***** TEXTE FOURNI

Après sept mois d'un combat quotidien pour sauver leur outil de travail, les Veninov respirent à nouveau. Les salariés du fabriquant de toiles cirées, placé en liquidation judiciaire en juillet, ont rencontré hier Peter Preis et Yohann Windhager représentant et Pdg du groupe autrichien Windhager-Garten, seul candidat sérieux à la reprise. Les deux hommes, également reçus par le préfet du Rhône, ont exposé aux délégués du personnel leur projet pour faire revivre la plus vieille entreprise de Vénissieux.

**********
***** DONNÉES EXTRAITES

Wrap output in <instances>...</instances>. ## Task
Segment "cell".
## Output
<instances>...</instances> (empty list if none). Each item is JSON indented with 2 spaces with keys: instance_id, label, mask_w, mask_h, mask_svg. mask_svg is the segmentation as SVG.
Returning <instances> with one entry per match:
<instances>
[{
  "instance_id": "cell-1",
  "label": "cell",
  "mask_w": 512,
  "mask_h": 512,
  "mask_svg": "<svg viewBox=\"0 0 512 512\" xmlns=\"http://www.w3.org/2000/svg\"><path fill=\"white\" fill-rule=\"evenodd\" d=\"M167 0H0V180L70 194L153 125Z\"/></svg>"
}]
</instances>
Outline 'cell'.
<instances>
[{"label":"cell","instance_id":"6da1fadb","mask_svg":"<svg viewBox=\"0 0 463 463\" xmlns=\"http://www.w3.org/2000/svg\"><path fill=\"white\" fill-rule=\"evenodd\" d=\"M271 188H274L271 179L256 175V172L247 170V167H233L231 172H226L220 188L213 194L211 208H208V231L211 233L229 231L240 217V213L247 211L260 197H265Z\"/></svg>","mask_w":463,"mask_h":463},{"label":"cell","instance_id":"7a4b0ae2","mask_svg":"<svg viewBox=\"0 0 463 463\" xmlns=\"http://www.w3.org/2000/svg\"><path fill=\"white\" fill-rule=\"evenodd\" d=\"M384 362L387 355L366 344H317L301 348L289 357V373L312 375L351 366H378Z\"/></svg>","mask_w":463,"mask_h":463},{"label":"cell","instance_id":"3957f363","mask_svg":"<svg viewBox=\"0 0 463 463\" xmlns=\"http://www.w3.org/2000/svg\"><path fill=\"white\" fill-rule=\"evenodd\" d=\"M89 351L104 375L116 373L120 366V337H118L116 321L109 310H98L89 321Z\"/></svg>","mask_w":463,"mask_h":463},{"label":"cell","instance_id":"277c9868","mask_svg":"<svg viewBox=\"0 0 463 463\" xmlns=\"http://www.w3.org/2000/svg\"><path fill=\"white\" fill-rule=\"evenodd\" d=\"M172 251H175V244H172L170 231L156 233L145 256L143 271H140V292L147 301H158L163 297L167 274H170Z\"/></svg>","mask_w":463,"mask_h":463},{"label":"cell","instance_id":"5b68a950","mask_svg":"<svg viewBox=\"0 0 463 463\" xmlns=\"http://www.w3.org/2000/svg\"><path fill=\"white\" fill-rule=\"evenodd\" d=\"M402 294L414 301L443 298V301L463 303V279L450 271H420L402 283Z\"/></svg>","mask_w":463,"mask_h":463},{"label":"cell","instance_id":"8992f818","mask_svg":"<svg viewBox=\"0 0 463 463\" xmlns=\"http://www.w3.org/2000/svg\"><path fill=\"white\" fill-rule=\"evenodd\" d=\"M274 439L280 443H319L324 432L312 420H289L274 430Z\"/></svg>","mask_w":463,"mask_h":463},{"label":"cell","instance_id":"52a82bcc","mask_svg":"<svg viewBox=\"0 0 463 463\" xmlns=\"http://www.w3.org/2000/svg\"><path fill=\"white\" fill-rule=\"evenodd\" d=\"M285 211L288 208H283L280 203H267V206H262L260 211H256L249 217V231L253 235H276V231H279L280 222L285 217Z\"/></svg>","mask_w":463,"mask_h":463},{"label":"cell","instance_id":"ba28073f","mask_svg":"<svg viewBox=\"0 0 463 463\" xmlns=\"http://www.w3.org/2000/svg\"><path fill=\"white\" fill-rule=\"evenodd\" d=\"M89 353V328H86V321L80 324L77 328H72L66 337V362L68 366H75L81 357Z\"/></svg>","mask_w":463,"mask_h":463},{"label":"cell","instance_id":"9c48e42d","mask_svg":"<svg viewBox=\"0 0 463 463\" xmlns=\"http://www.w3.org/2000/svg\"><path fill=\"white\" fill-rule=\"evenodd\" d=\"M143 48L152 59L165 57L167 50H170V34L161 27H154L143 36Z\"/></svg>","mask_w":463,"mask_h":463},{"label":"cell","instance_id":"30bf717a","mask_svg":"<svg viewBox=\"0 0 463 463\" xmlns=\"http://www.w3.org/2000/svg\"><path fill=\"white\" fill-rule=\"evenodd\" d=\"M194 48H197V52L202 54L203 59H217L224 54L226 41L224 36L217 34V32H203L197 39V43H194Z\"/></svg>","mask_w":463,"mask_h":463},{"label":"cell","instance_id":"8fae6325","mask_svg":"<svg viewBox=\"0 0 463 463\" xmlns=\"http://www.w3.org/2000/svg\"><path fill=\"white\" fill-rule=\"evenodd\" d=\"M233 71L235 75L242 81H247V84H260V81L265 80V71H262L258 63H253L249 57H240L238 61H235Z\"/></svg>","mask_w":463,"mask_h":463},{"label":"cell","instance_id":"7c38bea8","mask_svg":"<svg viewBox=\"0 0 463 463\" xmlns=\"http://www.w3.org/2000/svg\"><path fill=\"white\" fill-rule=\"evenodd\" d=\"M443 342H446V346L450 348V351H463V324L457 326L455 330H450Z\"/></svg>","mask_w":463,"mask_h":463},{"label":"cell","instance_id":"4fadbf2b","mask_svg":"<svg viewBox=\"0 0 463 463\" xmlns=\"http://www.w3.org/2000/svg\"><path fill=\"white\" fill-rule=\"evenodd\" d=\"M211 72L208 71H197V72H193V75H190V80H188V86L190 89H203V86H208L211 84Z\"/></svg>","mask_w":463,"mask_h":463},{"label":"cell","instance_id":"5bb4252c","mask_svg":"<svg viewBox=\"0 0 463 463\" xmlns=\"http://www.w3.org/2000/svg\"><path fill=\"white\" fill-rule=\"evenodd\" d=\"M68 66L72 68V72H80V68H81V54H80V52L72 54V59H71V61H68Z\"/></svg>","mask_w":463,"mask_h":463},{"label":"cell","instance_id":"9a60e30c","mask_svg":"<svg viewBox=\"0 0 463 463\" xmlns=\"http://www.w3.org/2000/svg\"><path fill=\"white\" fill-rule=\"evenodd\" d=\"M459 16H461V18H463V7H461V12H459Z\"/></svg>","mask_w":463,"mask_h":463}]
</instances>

**********

- ACTIVITÉS -
• a. D'après l'article sur Veninov, pourquoi les salariés ont-ils mené un combat quotidien pendant sept mois ? Répondez en une à trois phrases.
• b. Dans l'article sur Veninov, par qui Peter Preis et Yohann Windhager ont-ils été reçus en plus des délégués du personnel ?
• c. Reprenez l'article sur Veninov là où il s'arrête.
Ces lignes proviennent d'une source distincte.

- RÉPONSES ATTENDUES -
• a. Les salariés se battaient pour sauver leur outil de travail. Leur entreprise, fabricant de toiles cirées, avait été placée en liquidation judiciaire en juillet.

• b. Par le préfet du Rhône.

• c.
Près de 60% des salariés repris
L'offre de reprise doit encore être validée d'ici à fin février selon la préfecture par le liquidateur judiciaire puis le tribunal de commerce de Nanterre. Mais déjà chez Veninov, où les salariés se relayent chaque jour dans l'usine à l'arrêt, la tension est retombée d'un cran. « Nous sommes heureux. Cela ne peut être que positif, sachant qu'il y a quelques semaines encore, on était mort », a réagi Bernard Dhennin, délégué CFDT. Le groupe autrichien, spécialisé dans l'ameublement de jardin, serait prêt à faire repartir les machines dès l'automne, en rouvrant une partie seulement des ateliers. Il ne reprendrait alors que 50 des 87 salariés. « Et il prévoit de remonter jusqu'à 100 -120 employés en 2015. Mais l'objectif est évidemment que le maximum de salariés soient repris dès le départ », a ajouté le délégué CFDT, conscient toutefois qu'après des mois d'arrêt, Veninov devra reconquérir le marché français puis européen. Les Autrichiens semblent confiants pour relever ce défi, puisqu'ils tablent en cas de reprise sur un chiffre d'affaires prévisionnel de 10 millions d'euros pour 2013 puis de 20 millions pour 2014. Leur projet a visiblement séduit aussi la préfecture du Rhône, très active ces derniers mois pour offrir une nouvelle vie à Veninov. « Ces repreneurs sont très impliqués. Ils ont envie d'avancer. Maintenant, c'est au tribunal de Nanterre de trancher », a souligné un porte-parole.